[TEXT PASSAGE — start]

By CBS student Nicki Ingemann Iversen
Man, exchange was going to be great. I was supposed to go on exchange in my fifth semester.
I was going to Taiwan, and it’s what I’ve been looking forward to for 4 semesters. The end goal was basically in sight, as exchange was actually going to be fun, while normal semesters can definitely be difficult to get through sometimes.
Go to Taiwan for 6 months, come home, do your bachelor’s project and you’re done. Sounds like a student dream to me!
And I’ve never lived abroad either! I mean, sure I’ve had holidays in Germany, and I went to the US last year, but Taiwan is so… non-Danish. It’s so different, something I’ve never experienced!
But Taiwan is so… non-Danish
Unfortunately, as you have probably figured out by now, exchange was cancelled due to Corona. Taiwan has actually been doing great despite its close proximity to China, but I guess that’s all the more reason to close the country to foreigners.
And, you know, I’ve been hyping myself up as well. Doing the usual pre-exchange preparations: Getting the vaccines, looking for a place to stay, watching YouTube videos about Taiwanese culture. Around March though, I started getting worried, as Denmark began to succumb more to the pandemic.
I kept my hopes high though! I knew it might be very late that I would be allowed to go, so I continued my preparations and kept hoping! Guess it was sort of an irrational Danish deniability of global problems though.

[TEXT PASSAGE — finish]

- **TASK GOAL**: Retype the entire post about the canceled exchange to Taiwan word for word.

[INFORMATION PROVIDED — start]

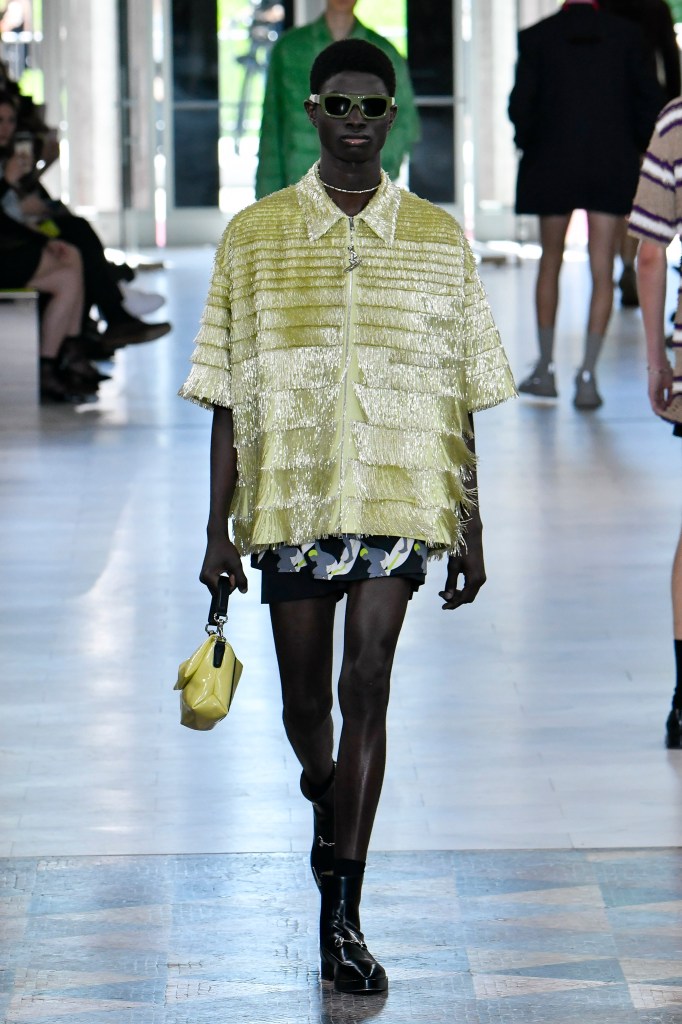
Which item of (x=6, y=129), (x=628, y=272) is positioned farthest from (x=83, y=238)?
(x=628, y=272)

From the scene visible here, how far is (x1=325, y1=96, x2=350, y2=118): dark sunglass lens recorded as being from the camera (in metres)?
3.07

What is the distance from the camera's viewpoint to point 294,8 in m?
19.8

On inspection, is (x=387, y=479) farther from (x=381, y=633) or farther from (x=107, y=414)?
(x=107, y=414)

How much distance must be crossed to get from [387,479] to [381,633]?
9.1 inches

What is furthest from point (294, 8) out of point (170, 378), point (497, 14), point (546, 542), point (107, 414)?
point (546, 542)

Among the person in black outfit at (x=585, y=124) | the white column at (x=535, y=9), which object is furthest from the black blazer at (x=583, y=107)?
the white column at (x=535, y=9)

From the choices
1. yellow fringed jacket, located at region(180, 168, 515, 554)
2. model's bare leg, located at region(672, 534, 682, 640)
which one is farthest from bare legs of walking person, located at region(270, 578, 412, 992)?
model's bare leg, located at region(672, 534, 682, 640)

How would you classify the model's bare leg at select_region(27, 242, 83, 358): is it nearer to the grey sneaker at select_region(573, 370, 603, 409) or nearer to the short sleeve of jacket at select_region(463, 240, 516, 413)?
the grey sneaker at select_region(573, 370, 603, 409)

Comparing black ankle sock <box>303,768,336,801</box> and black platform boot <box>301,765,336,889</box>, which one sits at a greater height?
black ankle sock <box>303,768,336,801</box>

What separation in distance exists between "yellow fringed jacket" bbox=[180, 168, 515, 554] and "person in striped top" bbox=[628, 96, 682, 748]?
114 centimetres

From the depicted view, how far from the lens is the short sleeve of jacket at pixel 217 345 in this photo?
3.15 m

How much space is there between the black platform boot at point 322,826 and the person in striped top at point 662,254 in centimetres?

[INFORMATION PROVIDED — finish]

- **WRITTEN RESPONSE**:
By CBS student Nicki Ingemann Iversen
Man, exchange was going to be great. I was supposed to go on exchange in my fifth semester.
I was going to Taiwan, and it’s what I’ve been looking forward to for 4 semesters. The end goal was basically in sight, as exchange was actually going to be fun, while normal semesters can definitely be difficult to get through sometimes.
Go to Taiwan for 6 months, come home, do your bachelor’s project and you’re done. Sounds like a student dream to me!
And I’ve never lived abroad either! I mean, sure I’ve had holidays in Germany, and I went to the US last year, but Taiwan is so… non-Danish. It’s so different, something I’ve never experienced!
But Taiwan is so… non-Danish
Unfortunately, as you have probably figured out by now, exchange was cancelled due to Corona. Taiwan has actually been doing great despite its close proximity to China, but I guess that’s all the more reason to close the country to foreigners.
And, you know, I’ve been hyping myself up as well. Doing the usual pre-exchange preparations: Getting the vaccines, looking for a place to stay, watching YouTube videos about Taiwanese culture. Around March though, I started getting worried, as Denmark began to succumb more to the pandemic.
I kept my hopes high though! I knew it might be very late that I would be allowed to go, so I continued my preparations and kept hoping! Guess it was sort of an irrational Danish deniability of global problems though.